Dean told him to hunt. Don't mess with it, Sammy, let me be dead. But Sam would rather he had an angry Dean than a dead one. Flesh and blood mean life and Sam ran out three months ago.
{***}
Ruby comes and Sam is half hopeful that she's gonna kill him because even Hell can't be worse than this. But she doesn't, and that's half disappointing. Sam can't do it himself, of course, because Dean wouldn't have wanted him to.
She says:
"You want your brother back, don't you." And Sam laughs because of all the things she could have said, she said that and Sam just laughed. It was fitting, the simple seven words to sum up a complicated web work of the can be's and the should not's the angels have weaved together. But he doesn't know that yet.
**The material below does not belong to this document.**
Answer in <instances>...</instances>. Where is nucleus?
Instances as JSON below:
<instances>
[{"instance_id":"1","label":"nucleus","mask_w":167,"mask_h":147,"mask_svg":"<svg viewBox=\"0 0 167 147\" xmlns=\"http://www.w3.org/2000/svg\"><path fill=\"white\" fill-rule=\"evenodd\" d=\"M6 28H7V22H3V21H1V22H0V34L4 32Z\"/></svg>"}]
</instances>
She asks him cooperate because that'll get his brother back, but he isn't sure how when her plan sounds more like revenge than resurrection, and who the hell can blame him in his state of mind for not seeing her tricks.
Same old song. He can't help but hang on, and just hope to hell he can do something to bring his brother back.
He says yes.
He's just dust in the wind, after all, what does it matter?